▸ **Verilen Metin**:
-.-.-
Bizler akademik yayınlarda (bu makalenin başlığı gibi) nispeten yazıyı özetleyen uzun başlıklar atarız. Çoğu zaman heyecan vermeyen bu başlıklar genel okuyucu kitlesi için sıkıcı görünür. Çünkü burada maksat reytingi artıracak şekilde okuyucuya haber veya heyecan vermek değil, olaylara bilim penceresinden bakmaktır. Biz çoğu zaman bu olaylara pek çok sosyal bilimi bünyesinde tutan siyaset bilimi ve uluslararası ilişkiler açısından bakıyoruz.

Lakin medyada işler başkadır. Bir gazete-dergi editoryasının başlık atarken maksadı heyecan, reyting ve propaganda üçgeninde şekillenir. Buna da kısaca “yayın politikası” denir. Aşağıda ele alınan küresel yayın kuruluşlarının da elbette belli bir yayın politikası bulunmaktadır ve bu yayın politikasının Türkiye’yi nasıl gösterdiği, bu ülkeye biçtikleri rol açısından oldukça önemlidir.
-.-.-
▸ **Yapılacak İş**:
Verilen metni “Bizler akademik yayınlarda” kısmından “ilişkiler açısından bakıyoruz.” kısmına kadar yeniden yazın, “sıkıcı” kelimesini “yorucu” ile değiştirin.

▸ **Kayıtlı Veriler**:
-.-.-
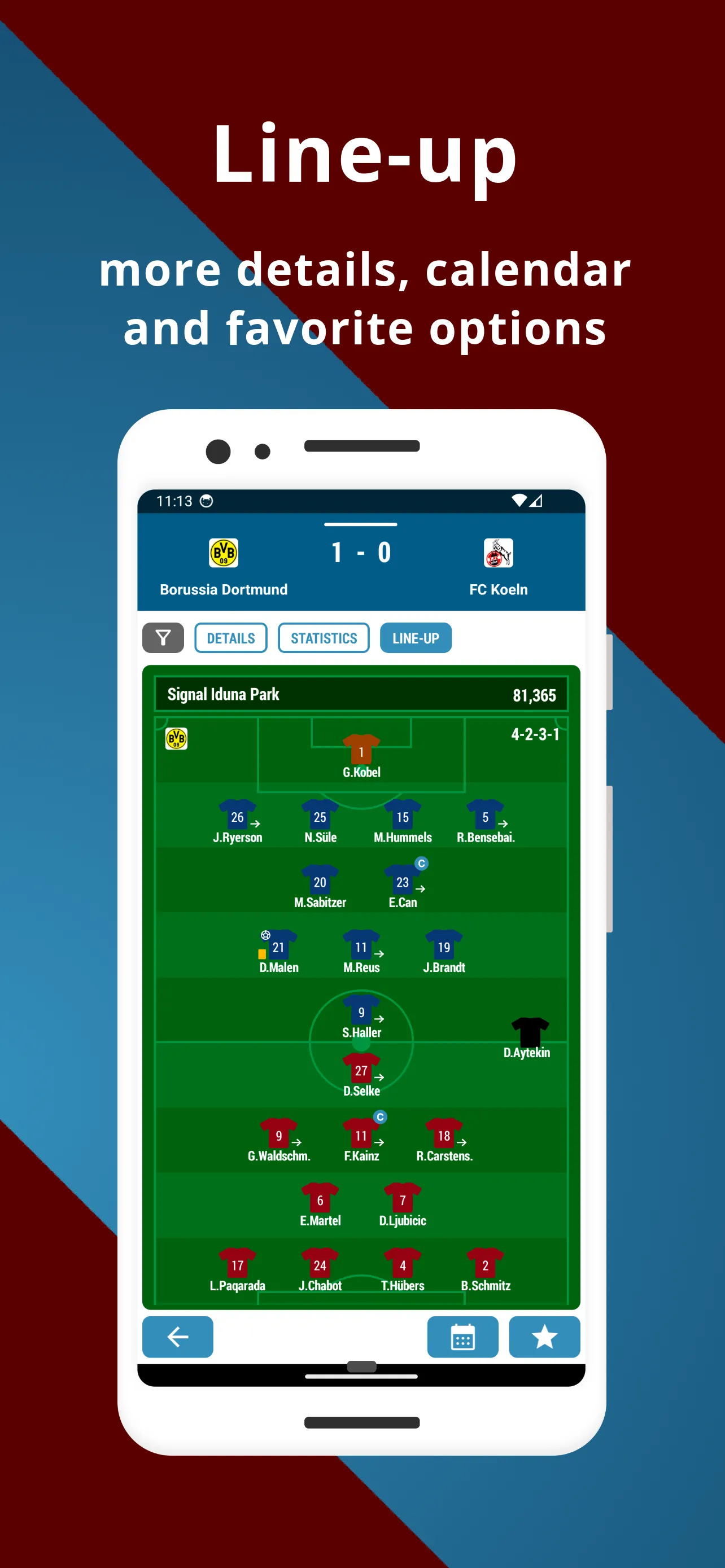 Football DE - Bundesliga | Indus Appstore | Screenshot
-.-.-
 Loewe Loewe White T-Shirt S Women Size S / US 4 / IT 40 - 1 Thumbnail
-.-.-
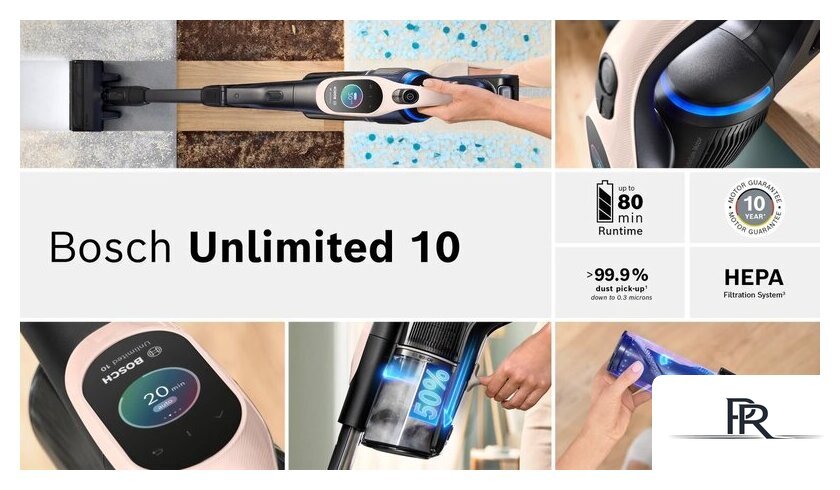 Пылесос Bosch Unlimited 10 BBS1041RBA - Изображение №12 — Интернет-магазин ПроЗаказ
-.-.-
▸ **Alıştırma Sonucu**:
Bizler akademik yayınlarda (bu makalenin başlığı gibi) nispeten yazıyı özetleyen uzun başlıklar atarız. Çoğu zaman heyecan vermeyen bu başlıklar genel okuyucu kitlesi için yorucu görünür. Çünkü burada maksat reytingi artıracak şekilde okuyucuya haber veya heyecan vermek değil, olaylara bilim penceresinden bakmaktır. Biz çoğu zaman bu olaylara pek çok sosyal bilimi bünyesinde tutan siyaset bilimi ve uluslararası ilişkiler açısından bakıyoruz.